● BRIEF 1: In the passage on who counts as Christian, what name is given to the second definition on its list?
● BRIEF 2: Please translate this sentence from the passage on who counts as Christian into Spanish: "You can see how, testing a person against each definition, the outcomes vary considerably."
● BRIEF 3: Write what comes next in the passage on who counts as Christian, picking up after its last sentence.

● TEXT PASSAGE:
------------------------

I ask this question of Christians [*]: What do we mean when we say "Christian"? Who is Christian, and who isn't?

The question is not merely one of how to apply a provisional category, as might be the question "What is a chair, and what isn't?" The ways the phrases "Christian" and (more potently) "not Christian" are used bear huge weight - principally because we wield the latter as a weapon. Consider such oft-uttered sentences as, "I don't think he can really be considered Christian." "Is the author Christian?" "Ever since she stopped being Christian..." "That's not a very Christian attitude."

There are many possible definitions of the term. For instance:

  1. A Christian is anyone raised in a Christian cultural context.
  2. A Christian is anyone who, when asked if a Christian, would say yes. (I call this the "Census Bureau" definition.)
  3. A Christian is anyone who, when asked if agreeing to a certain set of doctrines (e.g. the Apostle's Creed), would say yes. (This is in keeping with the original purpose of a creed - to ease the process of sorting true believers from heretics.)
  4. A Christian is anyone belonging to a certain sect (i.e. denomination) or one of a set of sects. (Many Protestants exclude Catholicism or Eastern Orthodoxy, such as a girl in my high school youth group who "converted a Catholic to Christianity". Some sects are well beyond "not Christian", into the realm of "cult".)
  5. A Christian is anyone having been baptized, perhaps in some particular style, at some particular phase of life, or into some specific sect; or otherwise having gone through some initiation ritual.
  6. A Christian is anyone who has prayed the sinner's prayer, i.e. accepted Jesus into her heart, i.e. been born again. A possible further condition (dependent on the specific doctrine) is that she must not have subsequently "fallen from grace".
  7. A Christian is anyone who is a member of God's chosen elect. (This definition is perhaps the least useful since no one can agree on the sure indications of a member.)
  8. A Christian is anyone who studies Jesus and puts his teaching into practice.
  9. A Christian is anyone who behaves like Jesus.
  10. A Christian is anyone bearing good fruits, such as the fruits of the spirit described by Paul: love, joy, peace, patience, kindness, goodness, faithfulness, gentleness and self-control. (No diseased tree can bear good fruit, according to the Sermon on the Mount.)

You can see how, testing a person against each definition, the outcomes vary considerably.

------------------------

● EXTRACTED RECORDS:
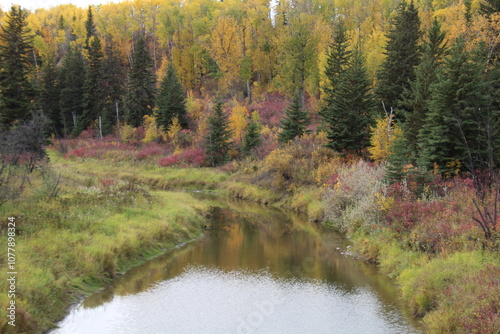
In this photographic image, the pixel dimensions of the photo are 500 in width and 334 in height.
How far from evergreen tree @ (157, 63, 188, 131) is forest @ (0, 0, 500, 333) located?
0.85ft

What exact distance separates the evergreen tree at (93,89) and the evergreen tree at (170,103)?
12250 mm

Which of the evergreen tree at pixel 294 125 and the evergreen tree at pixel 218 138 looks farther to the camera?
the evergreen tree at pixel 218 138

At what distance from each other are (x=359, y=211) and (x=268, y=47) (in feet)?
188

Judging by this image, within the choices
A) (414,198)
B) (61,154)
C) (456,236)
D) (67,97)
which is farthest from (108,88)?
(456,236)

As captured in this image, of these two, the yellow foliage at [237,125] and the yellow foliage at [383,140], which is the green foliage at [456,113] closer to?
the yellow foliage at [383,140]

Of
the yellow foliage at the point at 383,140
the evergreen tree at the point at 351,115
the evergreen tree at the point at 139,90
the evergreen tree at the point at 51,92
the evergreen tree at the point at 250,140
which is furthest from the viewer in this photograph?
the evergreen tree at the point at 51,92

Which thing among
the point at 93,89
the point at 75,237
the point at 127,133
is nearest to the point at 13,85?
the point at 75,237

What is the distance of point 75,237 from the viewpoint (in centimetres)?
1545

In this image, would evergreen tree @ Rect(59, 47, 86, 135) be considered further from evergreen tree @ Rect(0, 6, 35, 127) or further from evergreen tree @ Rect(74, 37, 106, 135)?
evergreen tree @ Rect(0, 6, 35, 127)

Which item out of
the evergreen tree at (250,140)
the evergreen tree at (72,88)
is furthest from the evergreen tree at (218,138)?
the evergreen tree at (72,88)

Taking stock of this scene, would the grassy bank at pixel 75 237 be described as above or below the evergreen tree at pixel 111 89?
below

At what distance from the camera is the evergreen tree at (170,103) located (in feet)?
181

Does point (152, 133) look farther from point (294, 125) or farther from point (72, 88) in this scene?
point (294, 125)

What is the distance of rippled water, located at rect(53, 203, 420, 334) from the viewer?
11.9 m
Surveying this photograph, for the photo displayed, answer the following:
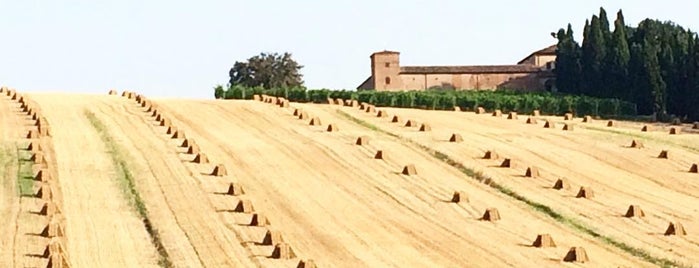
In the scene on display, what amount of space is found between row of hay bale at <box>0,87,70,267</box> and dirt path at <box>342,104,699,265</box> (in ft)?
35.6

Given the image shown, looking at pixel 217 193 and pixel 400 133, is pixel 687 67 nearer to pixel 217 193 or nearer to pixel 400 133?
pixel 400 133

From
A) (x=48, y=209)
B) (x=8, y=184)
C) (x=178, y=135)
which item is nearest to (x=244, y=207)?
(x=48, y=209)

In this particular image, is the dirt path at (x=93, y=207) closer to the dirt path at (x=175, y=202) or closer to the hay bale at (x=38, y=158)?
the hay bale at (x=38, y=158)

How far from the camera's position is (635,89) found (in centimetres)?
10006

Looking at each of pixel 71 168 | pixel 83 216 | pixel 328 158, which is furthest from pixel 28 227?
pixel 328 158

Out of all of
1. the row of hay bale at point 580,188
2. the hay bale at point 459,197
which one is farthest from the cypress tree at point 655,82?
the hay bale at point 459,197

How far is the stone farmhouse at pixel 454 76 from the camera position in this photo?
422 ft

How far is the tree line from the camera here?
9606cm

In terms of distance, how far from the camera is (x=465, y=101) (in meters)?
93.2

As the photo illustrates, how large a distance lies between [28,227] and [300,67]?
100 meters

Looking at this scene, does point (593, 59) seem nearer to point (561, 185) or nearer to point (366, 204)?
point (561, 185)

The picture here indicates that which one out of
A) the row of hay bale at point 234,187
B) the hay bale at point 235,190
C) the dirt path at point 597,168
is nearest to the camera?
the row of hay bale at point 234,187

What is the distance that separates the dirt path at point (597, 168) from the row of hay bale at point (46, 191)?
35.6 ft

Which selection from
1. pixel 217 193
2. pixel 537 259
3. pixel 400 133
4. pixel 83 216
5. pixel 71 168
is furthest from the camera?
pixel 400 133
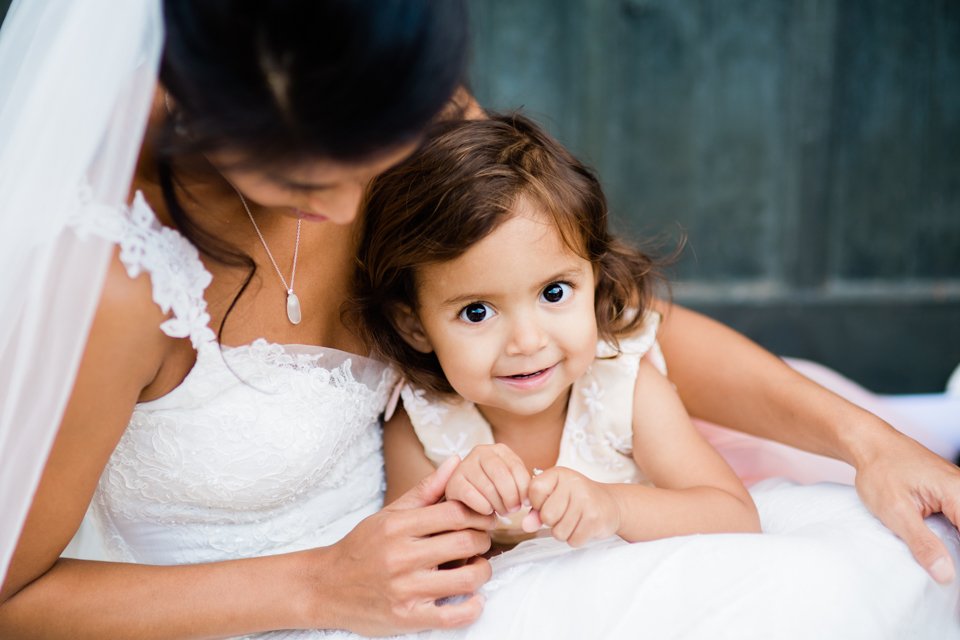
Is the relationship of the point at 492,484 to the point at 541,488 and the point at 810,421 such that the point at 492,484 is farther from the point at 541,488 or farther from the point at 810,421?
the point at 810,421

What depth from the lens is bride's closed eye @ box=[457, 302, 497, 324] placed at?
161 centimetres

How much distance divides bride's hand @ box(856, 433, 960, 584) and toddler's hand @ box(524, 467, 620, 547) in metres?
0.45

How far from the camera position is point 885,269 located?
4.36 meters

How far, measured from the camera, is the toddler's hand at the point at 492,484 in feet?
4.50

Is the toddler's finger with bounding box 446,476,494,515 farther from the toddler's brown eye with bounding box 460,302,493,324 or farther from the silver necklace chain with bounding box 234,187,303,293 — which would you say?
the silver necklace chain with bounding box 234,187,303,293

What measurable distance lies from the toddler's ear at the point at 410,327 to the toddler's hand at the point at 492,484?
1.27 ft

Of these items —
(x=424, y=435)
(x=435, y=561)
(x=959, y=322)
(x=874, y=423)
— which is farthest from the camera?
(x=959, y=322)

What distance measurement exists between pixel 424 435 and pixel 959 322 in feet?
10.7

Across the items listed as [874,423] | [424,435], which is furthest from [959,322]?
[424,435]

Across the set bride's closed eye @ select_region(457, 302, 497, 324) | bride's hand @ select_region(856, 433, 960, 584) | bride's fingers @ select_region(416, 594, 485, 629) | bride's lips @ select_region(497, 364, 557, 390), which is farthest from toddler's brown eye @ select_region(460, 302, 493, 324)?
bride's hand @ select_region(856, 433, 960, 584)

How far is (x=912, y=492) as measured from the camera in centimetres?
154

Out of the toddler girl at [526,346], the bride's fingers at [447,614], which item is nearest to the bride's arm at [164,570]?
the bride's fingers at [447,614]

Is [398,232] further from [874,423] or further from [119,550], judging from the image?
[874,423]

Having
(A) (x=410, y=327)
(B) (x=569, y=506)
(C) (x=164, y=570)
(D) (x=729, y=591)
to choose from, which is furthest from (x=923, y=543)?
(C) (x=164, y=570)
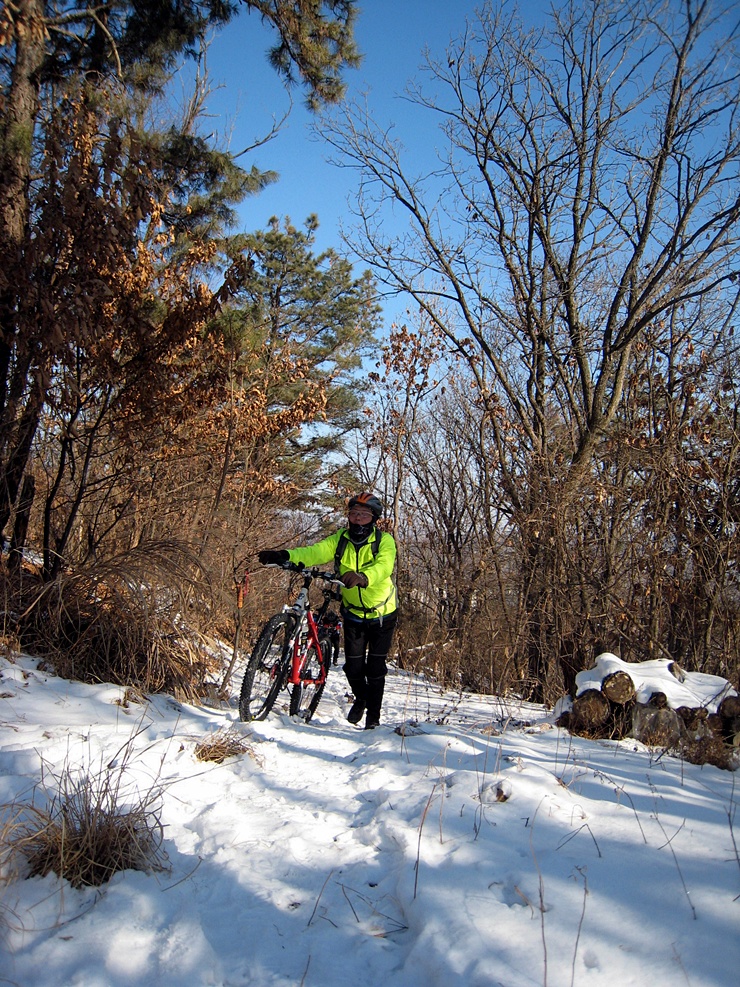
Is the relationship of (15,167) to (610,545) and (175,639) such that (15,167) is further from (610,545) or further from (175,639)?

------------------------

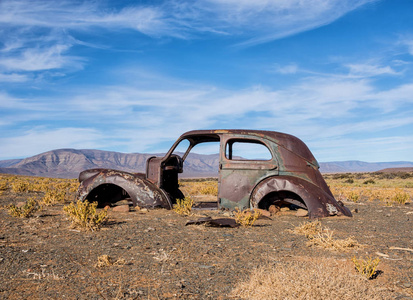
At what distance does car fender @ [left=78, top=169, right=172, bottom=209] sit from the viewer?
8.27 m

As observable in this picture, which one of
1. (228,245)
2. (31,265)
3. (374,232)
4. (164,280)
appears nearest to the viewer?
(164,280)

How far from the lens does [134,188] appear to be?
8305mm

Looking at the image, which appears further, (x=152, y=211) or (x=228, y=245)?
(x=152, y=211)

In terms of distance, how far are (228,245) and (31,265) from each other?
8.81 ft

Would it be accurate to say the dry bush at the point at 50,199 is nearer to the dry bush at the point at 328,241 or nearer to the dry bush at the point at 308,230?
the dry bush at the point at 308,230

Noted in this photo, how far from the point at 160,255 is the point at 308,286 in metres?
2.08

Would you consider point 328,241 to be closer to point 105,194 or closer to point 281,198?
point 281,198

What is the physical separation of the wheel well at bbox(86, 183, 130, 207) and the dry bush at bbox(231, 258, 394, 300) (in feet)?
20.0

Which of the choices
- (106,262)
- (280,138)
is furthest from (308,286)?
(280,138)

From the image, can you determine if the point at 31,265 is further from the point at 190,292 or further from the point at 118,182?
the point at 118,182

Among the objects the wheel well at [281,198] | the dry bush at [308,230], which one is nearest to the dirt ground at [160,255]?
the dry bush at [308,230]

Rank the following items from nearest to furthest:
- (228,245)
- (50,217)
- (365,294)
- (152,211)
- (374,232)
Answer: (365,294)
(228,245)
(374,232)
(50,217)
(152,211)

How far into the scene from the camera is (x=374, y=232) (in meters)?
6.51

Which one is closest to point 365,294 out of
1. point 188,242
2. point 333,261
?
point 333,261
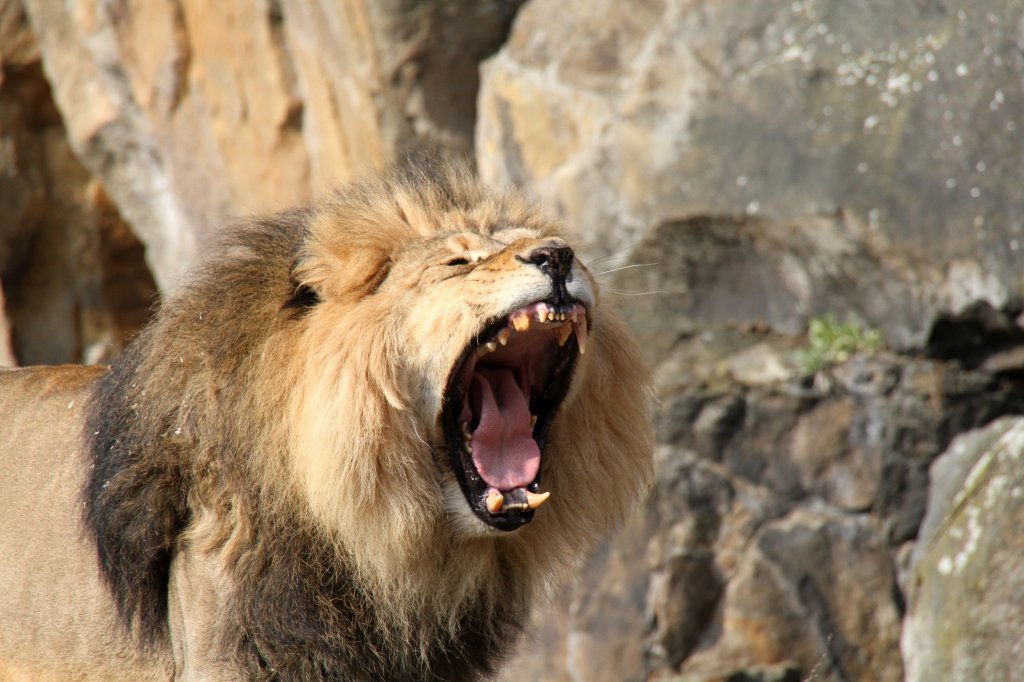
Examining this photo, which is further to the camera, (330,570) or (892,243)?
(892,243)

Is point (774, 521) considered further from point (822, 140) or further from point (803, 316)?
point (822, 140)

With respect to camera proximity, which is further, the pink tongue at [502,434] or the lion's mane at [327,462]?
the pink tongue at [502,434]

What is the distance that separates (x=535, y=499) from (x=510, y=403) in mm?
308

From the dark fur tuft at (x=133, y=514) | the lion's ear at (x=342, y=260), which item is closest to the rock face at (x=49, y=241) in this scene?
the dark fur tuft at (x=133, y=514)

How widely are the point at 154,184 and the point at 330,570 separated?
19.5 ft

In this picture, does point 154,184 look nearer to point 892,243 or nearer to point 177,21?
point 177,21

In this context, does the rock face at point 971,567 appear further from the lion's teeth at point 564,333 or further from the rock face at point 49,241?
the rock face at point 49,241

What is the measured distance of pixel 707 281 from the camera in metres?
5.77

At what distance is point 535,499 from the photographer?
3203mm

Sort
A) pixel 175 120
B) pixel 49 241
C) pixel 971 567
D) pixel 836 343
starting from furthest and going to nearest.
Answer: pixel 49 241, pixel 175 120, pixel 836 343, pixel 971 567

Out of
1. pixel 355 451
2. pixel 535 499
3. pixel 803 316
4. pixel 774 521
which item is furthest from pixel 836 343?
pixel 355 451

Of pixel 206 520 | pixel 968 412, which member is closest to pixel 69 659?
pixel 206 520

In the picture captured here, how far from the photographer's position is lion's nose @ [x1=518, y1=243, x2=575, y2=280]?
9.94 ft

------------------------

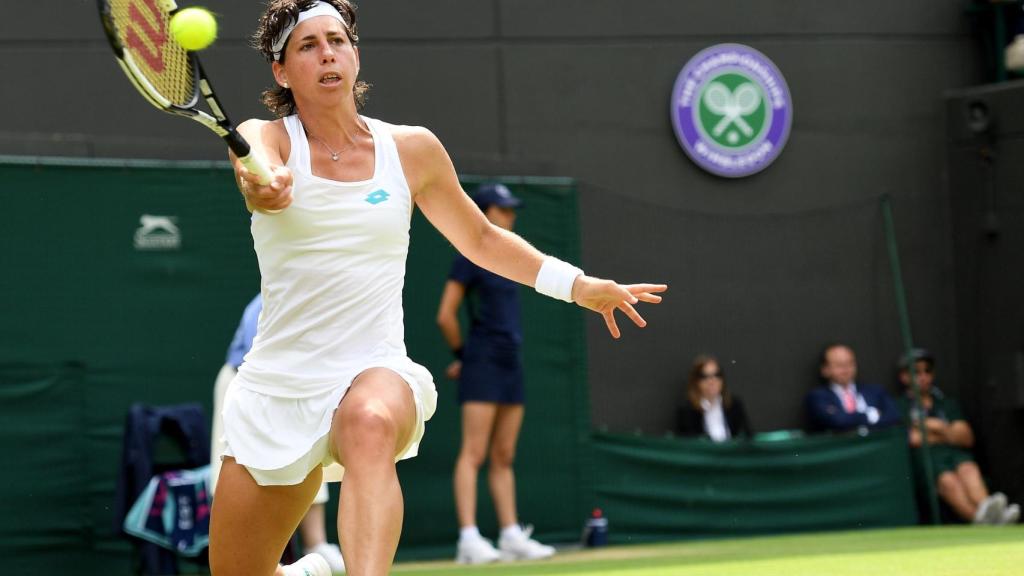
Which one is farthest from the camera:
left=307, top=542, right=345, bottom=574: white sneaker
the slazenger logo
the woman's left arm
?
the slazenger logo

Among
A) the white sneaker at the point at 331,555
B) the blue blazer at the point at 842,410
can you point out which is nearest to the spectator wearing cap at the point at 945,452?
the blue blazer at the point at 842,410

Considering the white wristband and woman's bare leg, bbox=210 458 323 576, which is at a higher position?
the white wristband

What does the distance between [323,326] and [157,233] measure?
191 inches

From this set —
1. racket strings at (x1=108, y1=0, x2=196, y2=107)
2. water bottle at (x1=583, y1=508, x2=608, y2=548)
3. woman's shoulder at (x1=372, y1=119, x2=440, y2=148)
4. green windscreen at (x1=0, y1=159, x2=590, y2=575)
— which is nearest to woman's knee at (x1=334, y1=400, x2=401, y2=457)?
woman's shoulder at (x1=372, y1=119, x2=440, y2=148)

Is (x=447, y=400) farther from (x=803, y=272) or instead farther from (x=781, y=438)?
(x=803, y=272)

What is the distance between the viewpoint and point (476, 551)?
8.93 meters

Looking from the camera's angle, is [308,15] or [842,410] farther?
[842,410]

------------------------

● ANSWER SPACE 1: The "Census Bureau" definition.

● ANSWER SPACE 2: Se puede ver cómo, al evaluar a una persona según cada definición, los resultados varían considerablemente.

● ANSWER SPACE 3:
Consider Gandhi. Neither raised in a Christian cultural context nor belonging to a Christian sect. He did not agree with the doctrines of the Apostle's Creed. When asked if a Christian, he responded, "Ask the poor. They will tell you who the Christians are." He studied Jesus, put his teaching into practice, and yielded all the fruits of the spirit. Like Jesus, he was at once tender and austere; and like Jesus, he was martyred. Was Gandhi a Christian?

Consider George W. Bush. Raised Episcopal, converted to the United Methodist Church. He claimed his leadership to be guided by God, frequently quoting the Bible in his speeches. He started multiple wars, seeming to indicate a lack of love, peace, patience (AKA forbearance), kindness, and gentleness. Unlike Jesus, who taught forgiveness and gave himself over to death for the salvation of others, Bush worked to hunt down and kill the guilty, even with the "acceptable loss" of bystanding civilians. Is George W. Bush a Christian?

Now, those are of course over-the-top examples - just be glad I didn't use Hitler - but they serve well to illustrate the point. While there are certainly senses in which it's useful to call Bush a Christian and Gandhi not, in other cases the labels belong the other way around. What obviously applies for them still applies, less obviously, for everyone else. And so, if we're going to use the phrases "Christian" and "not Christian" to - all in one casual statement - denote a person's salvation/damnation status, legitimacy or illegitimacy as a teacher/role model, and status as our Brother or not, we had better use them in full consciousness.

[*]Good luck identifying the actual intended audience of this post!